【 vol.87】心温まるお話


ろうそく

石川県志賀町(旧富来町)酒見の富来、当時中学校1年生、奥下雅士君は足が不自由な近所の年配女性を気遣い、春ごろから代わりにごみ出しを続けている。

奥下君は月曜と木曜の週2回、燃えるごみ収集の日、川口菊子さん(76歳)宅に向かう。家から緩やかな坂を上って100メートルほど。「僕の足でダッシュすれば10秒」。午前6時半に起き、顔を洗うより先に走る。

きっかけは、ある雨の日に見た光景だった。川口さんが右手に傘、左手にごみ袋を持ち、足を引きずりながらごみを出す姿を見て、決心した。祖母治美さん、父建一さん、母春美さんも最初気付かずに「朝早くどこへ行くのかな」 と見ていたという。
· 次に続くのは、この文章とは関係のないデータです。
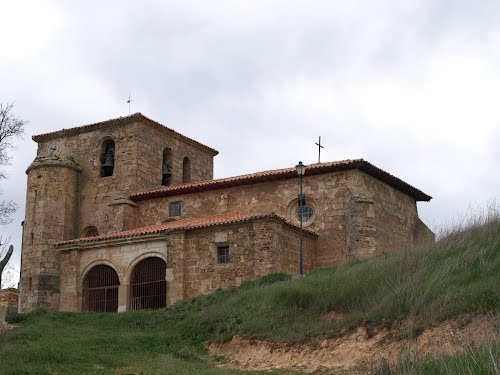 Terrazos (Burgos) 11 de abril de 2011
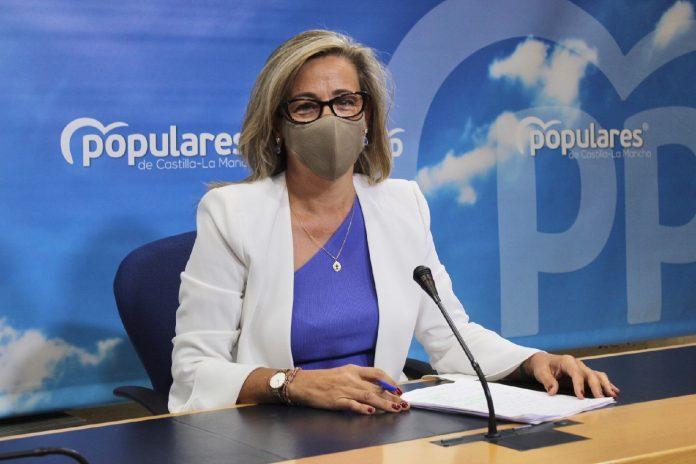 Lola Merino PP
川口さんは、10円のくじ引きやラムネやガムなど10円、20円の菓子が並ぶ駄菓子屋さんを営む。屋号の 「利平(りへい)」 から 「でへのおばちゃん」 と親しまれ、近所の子のたまり場。川口さんは 「子供たちと話をするだけが楽しみ」 と日々を過ごす。手紙も届き 「宝物です」 と大事にしまってある。

奥下君も幼い時から通う1人だ。川口さんは 「まあちんに小遣いあげようといっても 『ぼく、それが欲しくて、しとるんじゃないげん』 と言う。そんなまあちんが好きで。いつも心の中で手を合わせています」 という。

川口さんは奥下君のために、水気を含む生ごみを減らそうとする。それを聞いて奥下君が言う。「大丈夫、大丈夫。重くても平気だから」「年も年だし、もう2年で店おこう (やめよう) かと思っている。いつかまあちんのお嫁さん見られたらいいな」。この時、まあちんは照れたように笑うばかりだ。